Yuk! Sambut Datangnya Mini Album Pertama Manner House

Bandung - Manner House merilis mini album perdananya pada Jum’at (20/11/2020). Perilisan mini album bertajuk 'A Reminder Not Just For Me, Maybe' ini ditandai dengan keluarnya lagu 'Apalah Waktu di Abad 21?'

Sebelumnya, grup musik beranggotakan Esa Prakasa dan Zulfikar Azhar ini telah merilis tiga single, antara lain 'Please, Don’t Ever, Disappear' (dirilis pada 4 September 2020), 'Forgotten Sea' (dirilis pada 25 September 2020), dan 'Twisted Acolyte' (dirilis pada 23 Oktober 2020). Ketiga lagu tersebut dilengkapi oleh single keempat yaitu 'Apalah Waktu di Abad 21?' dan dirilis dalam bentuk mini album.

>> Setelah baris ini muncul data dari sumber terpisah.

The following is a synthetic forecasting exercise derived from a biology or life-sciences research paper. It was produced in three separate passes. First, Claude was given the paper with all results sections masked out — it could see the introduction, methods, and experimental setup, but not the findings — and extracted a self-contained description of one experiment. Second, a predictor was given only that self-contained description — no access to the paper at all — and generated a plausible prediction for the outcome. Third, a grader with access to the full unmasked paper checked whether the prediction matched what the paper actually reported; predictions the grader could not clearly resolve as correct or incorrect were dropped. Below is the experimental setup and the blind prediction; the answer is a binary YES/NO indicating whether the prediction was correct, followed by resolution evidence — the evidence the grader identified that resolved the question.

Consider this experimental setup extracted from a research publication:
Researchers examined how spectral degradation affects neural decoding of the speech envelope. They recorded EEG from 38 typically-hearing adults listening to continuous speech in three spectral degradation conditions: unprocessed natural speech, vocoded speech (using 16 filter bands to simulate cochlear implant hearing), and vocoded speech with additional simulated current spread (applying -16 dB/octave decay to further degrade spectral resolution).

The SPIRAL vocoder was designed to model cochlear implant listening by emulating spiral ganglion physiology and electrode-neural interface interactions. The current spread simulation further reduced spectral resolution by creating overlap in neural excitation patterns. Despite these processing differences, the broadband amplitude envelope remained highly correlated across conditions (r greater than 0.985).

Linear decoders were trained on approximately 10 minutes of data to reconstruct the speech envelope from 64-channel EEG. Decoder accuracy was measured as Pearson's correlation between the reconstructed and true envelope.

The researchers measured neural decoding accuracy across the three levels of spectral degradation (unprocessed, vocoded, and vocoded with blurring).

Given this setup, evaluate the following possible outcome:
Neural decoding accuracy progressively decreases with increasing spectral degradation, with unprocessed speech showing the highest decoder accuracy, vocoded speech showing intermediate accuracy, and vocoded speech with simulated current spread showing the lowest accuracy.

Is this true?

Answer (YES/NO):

Mini album ini juga melibatkan musisi kolaborator, hampir di tiap lagunya. Ada nama Bagus Bhaskara seorang penyanyi dan penulis lagu asal Bali yang saat ini menetap di Jakarta. Bagus menjadi kolaborator untuk lagu 'Please, Don’t Ever, Disappear'. Kemudian ada nama Nisa Haryanti seorang penyanyi dan penulis lagu asal Jakarta yang didapuk menjadi kolaborator untuk single 'Forgotten Sea'. Lalu ada pula nama Virdania, seorang penyanyi dan penulis lagu asal Jakarta yang diajak berkolaborasi pada lagu 'Twisted Acolyte'.

Hal serupa mereka lakukan pada single keempat atau pelengkap materi album ini yang bertajuk 'Apalah Waktu di Abad 21?'. Mereka mengajak ketiga musisi yang sudah disebutkan sebelumnya, ditambah satu orang penyanyi dan penulis lagu asal kota Bandung, yaitu Fajar Daniwarsa atau lebih dikenal sebagai Bhanu Marais yang merupakan vokalis dari band ILOA. Melalui kolaborasi ini, mereka ingin lebih bisa mengenal musisi-musisi lain secara lebih intim melalui proses penggarapan sebuah proyek musik secara bersama-sama.

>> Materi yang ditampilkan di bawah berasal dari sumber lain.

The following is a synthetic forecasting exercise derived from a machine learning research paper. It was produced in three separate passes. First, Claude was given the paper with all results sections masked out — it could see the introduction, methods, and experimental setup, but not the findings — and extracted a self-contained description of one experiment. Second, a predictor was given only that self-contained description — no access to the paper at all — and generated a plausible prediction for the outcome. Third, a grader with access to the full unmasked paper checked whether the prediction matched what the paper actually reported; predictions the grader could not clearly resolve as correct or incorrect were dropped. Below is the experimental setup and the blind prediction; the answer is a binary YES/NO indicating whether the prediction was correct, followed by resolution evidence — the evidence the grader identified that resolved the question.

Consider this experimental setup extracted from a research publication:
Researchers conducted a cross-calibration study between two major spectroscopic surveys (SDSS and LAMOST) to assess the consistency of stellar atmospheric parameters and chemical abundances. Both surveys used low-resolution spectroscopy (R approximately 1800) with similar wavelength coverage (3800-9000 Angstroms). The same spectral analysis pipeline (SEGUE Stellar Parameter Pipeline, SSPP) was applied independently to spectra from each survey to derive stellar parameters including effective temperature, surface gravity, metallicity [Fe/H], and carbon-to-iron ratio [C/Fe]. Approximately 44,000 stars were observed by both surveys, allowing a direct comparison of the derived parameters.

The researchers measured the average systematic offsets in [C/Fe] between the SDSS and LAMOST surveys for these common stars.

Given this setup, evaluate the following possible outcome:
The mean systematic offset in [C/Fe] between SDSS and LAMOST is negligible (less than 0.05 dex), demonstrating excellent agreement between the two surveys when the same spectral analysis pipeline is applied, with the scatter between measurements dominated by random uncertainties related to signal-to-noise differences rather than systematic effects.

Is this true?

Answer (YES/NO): YES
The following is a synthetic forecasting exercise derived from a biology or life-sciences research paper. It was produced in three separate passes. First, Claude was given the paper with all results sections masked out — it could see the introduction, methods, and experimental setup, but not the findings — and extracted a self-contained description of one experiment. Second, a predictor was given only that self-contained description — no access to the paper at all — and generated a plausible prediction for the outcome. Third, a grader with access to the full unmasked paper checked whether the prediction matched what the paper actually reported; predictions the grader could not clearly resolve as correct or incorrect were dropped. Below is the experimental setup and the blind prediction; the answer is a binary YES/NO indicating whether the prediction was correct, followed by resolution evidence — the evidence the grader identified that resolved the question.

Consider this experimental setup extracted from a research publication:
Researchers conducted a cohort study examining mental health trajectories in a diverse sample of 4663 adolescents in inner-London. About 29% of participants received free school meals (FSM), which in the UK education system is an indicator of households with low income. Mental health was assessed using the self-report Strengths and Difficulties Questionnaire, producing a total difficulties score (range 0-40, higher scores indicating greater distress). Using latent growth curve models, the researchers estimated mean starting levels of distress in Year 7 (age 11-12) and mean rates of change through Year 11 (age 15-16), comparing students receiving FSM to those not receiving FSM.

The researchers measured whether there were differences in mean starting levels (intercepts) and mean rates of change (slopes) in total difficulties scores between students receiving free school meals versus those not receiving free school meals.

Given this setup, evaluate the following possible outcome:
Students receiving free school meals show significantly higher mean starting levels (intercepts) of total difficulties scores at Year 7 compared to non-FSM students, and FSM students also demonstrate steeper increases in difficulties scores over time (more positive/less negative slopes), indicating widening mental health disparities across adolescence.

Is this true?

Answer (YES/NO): NO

"Keterlibatan secara kolektif menurut mereka bisa saling merangsang semangat kekaryaan dan produktivitas yang sudah mulai menurun, mengingat kondisi pandemi yang juga belum mereda sampai saat ini," ungkap Manner House dalam keterangan resminya.

Baca Ini Juga YukBella Fawzi dan Asteriska Hadirkan Sisi Lain Tokoh Rahwana

Secara filosofis, lagu keempat Manner House seolah memunculkan sebuah pertanyaan yang kerap kali muncul selintas dikepala namun tidak dihayati lebih jauh. Melalui nomor ke 4 ini, mereka seolah ingin mengingatkan diri mereka sendiri soal bersyukur atas waktu yang diberikan Tuhan kepada seseorang.

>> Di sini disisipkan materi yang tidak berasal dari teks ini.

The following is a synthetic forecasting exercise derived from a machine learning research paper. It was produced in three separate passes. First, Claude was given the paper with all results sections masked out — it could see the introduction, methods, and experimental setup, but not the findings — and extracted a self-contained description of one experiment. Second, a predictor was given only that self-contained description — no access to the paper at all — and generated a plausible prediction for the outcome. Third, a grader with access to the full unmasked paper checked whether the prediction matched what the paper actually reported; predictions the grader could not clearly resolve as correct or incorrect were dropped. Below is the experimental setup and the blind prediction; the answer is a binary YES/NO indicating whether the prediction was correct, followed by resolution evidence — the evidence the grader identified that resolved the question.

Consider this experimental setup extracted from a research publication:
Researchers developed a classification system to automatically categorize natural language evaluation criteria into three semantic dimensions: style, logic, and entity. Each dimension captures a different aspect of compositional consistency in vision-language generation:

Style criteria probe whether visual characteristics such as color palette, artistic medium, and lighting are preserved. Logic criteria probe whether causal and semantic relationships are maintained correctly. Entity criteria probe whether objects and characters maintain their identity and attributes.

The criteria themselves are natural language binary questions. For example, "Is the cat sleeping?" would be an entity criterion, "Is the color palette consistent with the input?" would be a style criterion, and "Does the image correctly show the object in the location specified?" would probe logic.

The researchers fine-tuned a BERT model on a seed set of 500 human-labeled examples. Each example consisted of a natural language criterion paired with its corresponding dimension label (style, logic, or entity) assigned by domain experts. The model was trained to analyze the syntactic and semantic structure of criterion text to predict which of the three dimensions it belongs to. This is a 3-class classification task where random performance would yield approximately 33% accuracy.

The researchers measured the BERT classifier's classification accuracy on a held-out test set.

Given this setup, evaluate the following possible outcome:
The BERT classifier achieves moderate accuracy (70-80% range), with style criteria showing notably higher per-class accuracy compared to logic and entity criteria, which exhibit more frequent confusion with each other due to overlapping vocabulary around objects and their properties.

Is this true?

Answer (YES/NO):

"Karena terkadang sebagai manusia kita selalu lupa bagaimana mensyukuri hal tersebut," tulis mereka.

Jika dilihat secara keseluruhan, mini album yang diberi judul 'A Reminder Not Just For Me, Maybe' terasa penuh warna. Ada begitu banyak perbedaan dari setiap lagu nya. Mulai dari rasa, nuansa, hingga kolaborator yang berbeda setiap lagunya. Dibuka oleh lagu 'Please, Don’t Ever, Disappear' yang disajikan dengan musik sederhana dengan pemilihan sound yang cukup unik. Diceritakan oleh Manner House, lagu ini mengandung nuansa penyesalan. Di sisi lain, pada lagu ini ada juga unsur pengharapan tulus tersampaikan untuk orang-orang yang sudah tidak bersama lagi saat ini.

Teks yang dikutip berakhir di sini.